→ **EXERCISE DIRECTIONS**
Copy out all of the data below word for word, with every line kept the same.
** START ROWS **
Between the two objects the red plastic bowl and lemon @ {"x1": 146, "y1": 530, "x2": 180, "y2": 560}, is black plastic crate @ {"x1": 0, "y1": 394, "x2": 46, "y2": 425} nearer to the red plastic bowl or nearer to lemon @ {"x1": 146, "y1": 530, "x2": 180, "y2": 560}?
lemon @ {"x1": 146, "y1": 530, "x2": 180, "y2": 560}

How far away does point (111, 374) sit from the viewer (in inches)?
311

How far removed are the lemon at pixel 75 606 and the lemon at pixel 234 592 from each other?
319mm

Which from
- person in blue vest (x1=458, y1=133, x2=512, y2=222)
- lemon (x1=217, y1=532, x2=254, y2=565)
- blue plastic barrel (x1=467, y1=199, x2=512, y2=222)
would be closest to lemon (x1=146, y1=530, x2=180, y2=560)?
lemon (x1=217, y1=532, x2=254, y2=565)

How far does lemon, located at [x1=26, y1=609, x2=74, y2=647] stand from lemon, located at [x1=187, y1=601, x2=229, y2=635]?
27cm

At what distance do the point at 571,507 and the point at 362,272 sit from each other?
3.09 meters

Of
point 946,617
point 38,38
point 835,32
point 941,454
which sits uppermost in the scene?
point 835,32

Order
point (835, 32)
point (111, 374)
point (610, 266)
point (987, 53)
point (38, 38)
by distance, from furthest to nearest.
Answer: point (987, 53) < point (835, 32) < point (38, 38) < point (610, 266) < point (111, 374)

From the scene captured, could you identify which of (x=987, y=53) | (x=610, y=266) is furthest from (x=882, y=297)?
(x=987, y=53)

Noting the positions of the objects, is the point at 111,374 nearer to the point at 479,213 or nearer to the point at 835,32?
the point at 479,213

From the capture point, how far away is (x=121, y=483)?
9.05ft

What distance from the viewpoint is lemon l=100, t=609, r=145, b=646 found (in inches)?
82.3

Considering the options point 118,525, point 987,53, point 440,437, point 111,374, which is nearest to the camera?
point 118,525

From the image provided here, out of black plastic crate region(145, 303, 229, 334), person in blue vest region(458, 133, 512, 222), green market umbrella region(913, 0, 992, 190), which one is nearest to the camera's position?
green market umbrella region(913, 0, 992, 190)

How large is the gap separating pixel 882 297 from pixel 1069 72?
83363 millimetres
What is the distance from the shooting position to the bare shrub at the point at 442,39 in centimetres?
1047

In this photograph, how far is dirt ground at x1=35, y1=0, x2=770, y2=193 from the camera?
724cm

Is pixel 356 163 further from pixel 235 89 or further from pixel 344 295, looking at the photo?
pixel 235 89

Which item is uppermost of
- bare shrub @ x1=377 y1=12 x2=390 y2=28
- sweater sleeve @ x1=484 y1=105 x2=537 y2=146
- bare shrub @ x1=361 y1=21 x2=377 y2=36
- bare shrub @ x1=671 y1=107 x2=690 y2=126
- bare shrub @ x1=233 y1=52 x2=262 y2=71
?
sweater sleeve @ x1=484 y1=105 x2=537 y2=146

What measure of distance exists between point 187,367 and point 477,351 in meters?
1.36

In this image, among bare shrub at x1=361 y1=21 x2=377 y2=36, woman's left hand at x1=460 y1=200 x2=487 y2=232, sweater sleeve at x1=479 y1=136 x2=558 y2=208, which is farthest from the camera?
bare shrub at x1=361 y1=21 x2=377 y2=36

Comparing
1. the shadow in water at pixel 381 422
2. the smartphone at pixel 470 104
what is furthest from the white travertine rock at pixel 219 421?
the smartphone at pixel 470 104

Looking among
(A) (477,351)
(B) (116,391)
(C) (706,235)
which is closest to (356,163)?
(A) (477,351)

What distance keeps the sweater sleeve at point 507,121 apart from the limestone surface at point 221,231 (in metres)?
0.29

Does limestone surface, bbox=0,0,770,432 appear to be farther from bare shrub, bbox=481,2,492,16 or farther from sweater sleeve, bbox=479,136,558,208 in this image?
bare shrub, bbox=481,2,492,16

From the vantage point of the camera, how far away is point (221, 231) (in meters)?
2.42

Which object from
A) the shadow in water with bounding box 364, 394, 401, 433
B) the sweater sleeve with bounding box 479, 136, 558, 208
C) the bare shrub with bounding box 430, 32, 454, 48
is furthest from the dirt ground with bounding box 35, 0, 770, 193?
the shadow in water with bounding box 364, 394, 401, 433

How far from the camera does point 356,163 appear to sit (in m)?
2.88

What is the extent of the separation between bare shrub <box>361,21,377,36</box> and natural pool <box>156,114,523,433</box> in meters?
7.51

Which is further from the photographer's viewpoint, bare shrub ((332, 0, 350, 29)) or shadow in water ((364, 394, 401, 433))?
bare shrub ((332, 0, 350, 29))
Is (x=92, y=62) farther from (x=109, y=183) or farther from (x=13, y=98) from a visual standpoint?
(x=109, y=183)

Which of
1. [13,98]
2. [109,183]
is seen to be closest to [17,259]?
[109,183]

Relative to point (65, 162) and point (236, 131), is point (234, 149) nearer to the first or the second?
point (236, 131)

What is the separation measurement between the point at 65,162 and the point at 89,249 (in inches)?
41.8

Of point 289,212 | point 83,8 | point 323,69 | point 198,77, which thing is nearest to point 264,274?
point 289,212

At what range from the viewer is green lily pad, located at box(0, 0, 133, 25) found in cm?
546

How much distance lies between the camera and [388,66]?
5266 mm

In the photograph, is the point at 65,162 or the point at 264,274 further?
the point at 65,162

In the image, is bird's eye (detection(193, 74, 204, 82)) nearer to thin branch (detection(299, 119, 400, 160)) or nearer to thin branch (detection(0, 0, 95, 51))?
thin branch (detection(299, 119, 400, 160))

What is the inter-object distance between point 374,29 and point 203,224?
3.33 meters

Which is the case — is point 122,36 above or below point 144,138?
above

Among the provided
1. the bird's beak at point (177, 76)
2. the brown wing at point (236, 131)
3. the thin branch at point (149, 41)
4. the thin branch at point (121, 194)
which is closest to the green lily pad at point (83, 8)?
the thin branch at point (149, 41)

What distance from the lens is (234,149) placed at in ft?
** END ROWS **
→ **TASK ANSWER**
Between the two objects the red plastic bowl and lemon @ {"x1": 146, "y1": 530, "x2": 180, "y2": 560}, is black plastic crate @ {"x1": 0, "y1": 394, "x2": 46, "y2": 425} nearer to the red plastic bowl or nearer to lemon @ {"x1": 146, "y1": 530, "x2": 180, "y2": 560}?
lemon @ {"x1": 146, "y1": 530, "x2": 180, "y2": 560}

How far away does point (111, 374) sit from the viewer (in inches)?
311

How far removed are the lemon at pixel 75 606 and the lemon at pixel 234 592 from each other?
319mm

Which from
- person in blue vest (x1=458, y1=133, x2=512, y2=222)
- lemon (x1=217, y1=532, x2=254, y2=565)
- blue plastic barrel (x1=467, y1=199, x2=512, y2=222)
would be closest to lemon (x1=146, y1=530, x2=180, y2=560)?
lemon (x1=217, y1=532, x2=254, y2=565)

How far does lemon, located at [x1=26, y1=609, x2=74, y2=647] stand from lemon, located at [x1=187, y1=601, x2=229, y2=635]?
27cm

At what distance do the point at 571,507 and the point at 362,272 sit from each other?
3.09 meters

Of
point 946,617
point 38,38
point 835,32
point 941,454
which sits uppermost in the scene?
point 835,32

Order
point (835, 32)
point (111, 374)
point (610, 266)
point (987, 53)
point (38, 38)
by distance, from furthest to nearest.
Answer: point (987, 53) < point (835, 32) < point (38, 38) < point (610, 266) < point (111, 374)

From the scene captured, could you identify which of (x=987, y=53) | (x=610, y=266) is furthest from (x=882, y=297)?
(x=987, y=53)

Noting the positions of the objects, is the point at 111,374 nearer to the point at 479,213 or nearer to the point at 835,32?
the point at 479,213

From the capture point, how far away is (x=121, y=483)?
9.05ft

What distance from the viewpoint is lemon l=100, t=609, r=145, b=646 found (in inches)?
82.3

Considering the options point 118,525, point 987,53, point 440,437, point 111,374, which is nearest to the camera?
point 118,525

From the image provided here, out of black plastic crate region(145, 303, 229, 334), person in blue vest region(458, 133, 512, 222), green market umbrella region(913, 0, 992, 190), which one is nearest to the camera's position?
green market umbrella region(913, 0, 992, 190)

How large is the gap separating pixel 882 297 from pixel 1069 72?
83363 millimetres
What is the distance from the shooting position to the bare shrub at the point at 442,39 in centimetres?
1047

In this photograph, how far is dirt ground at x1=35, y1=0, x2=770, y2=193 from the camera?
724cm

Is pixel 356 163 further from pixel 235 89 or further from pixel 344 295, looking at the photo?
pixel 235 89

Which item is uppermost of
- bare shrub @ x1=377 y1=12 x2=390 y2=28
- sweater sleeve @ x1=484 y1=105 x2=537 y2=146
- bare shrub @ x1=361 y1=21 x2=377 y2=36
- bare shrub @ x1=671 y1=107 x2=690 y2=126
- bare shrub @ x1=233 y1=52 x2=262 y2=71
?
sweater sleeve @ x1=484 y1=105 x2=537 y2=146

What measure of distance exists between point 187,367 and point 477,351 in meters?
1.36

In this image, among bare shrub at x1=361 y1=21 x2=377 y2=36, woman's left hand at x1=460 y1=200 x2=487 y2=232, sweater sleeve at x1=479 y1=136 x2=558 y2=208, which is farthest from the camera?
bare shrub at x1=361 y1=21 x2=377 y2=36

Comparing
1. the shadow in water at pixel 381 422
2. the smartphone at pixel 470 104
what is furthest from the white travertine rock at pixel 219 421?
the smartphone at pixel 470 104

Looking among
(A) (477,351)
(B) (116,391)
(C) (706,235)
which is closest to (356,163)?
(A) (477,351)

What distance keeps the sweater sleeve at point 507,121 apart from the limestone surface at point 221,231 (in metres)?
0.29

Does limestone surface, bbox=0,0,770,432 appear to be farther from bare shrub, bbox=481,2,492,16 or farther from sweater sleeve, bbox=479,136,558,208 in this image?
bare shrub, bbox=481,2,492,16

From the vantage point of the camera, how far away is point (221, 231) (in meters)?
2.42

Which object from
A) the shadow in water with bounding box 364, 394, 401, 433
B) the sweater sleeve with bounding box 479, 136, 558, 208
C) the bare shrub with bounding box 430, 32, 454, 48
is furthest from the dirt ground with bounding box 35, 0, 770, 193?
the shadow in water with bounding box 364, 394, 401, 433

How far from the camera does point 356,163 appear to sit (in m)?
2.88

What is the extent of the separation between bare shrub <box>361,21,377,36</box> and natural pool <box>156,114,523,433</box> in meters?
7.51

Which is further from the photographer's viewpoint, bare shrub ((332, 0, 350, 29)) or shadow in water ((364, 394, 401, 433))?
bare shrub ((332, 0, 350, 29))
Is (x=92, y=62) farther from (x=109, y=183) or farther from (x=13, y=98) from a visual standpoint?
(x=109, y=183)

Which of
1. [13,98]
2. [109,183]
is seen to be closest to [17,259]?
[109,183]

Relative to point (65, 162) and point (236, 131), is point (234, 149) nearer to the first or the second?
point (236, 131)

What is the separation measurement between the point at 65,162 and the point at 89,249 (in inches)?
41.8

Of point 289,212 | point 83,8 | point 323,69 | point 198,77, which thing is nearest to point 264,274?
point 289,212

At what range from the viewer is green lily pad, located at box(0, 0, 133, 25) found in cm?
546

How much distance lies between the camera and [388,66]?
5266 mm

In the photograph, is the point at 65,162 or the point at 264,274 further?
the point at 65,162

In the image, is bird's eye (detection(193, 74, 204, 82)) nearer to thin branch (detection(299, 119, 400, 160)) or nearer to thin branch (detection(0, 0, 95, 51))?
thin branch (detection(299, 119, 400, 160))

What is the inter-object distance between point 374,29 and point 203,224?
3.33 meters

Which is the case — is point 122,36 above or below point 144,138?
above

Among the provided
1. the bird's beak at point (177, 76)
2. the brown wing at point (236, 131)
3. the thin branch at point (149, 41)
4. the thin branch at point (121, 194)
which is closest to the green lily pad at point (83, 8)?
the thin branch at point (149, 41)

What distance from the lens is (234,149) placed at in ft?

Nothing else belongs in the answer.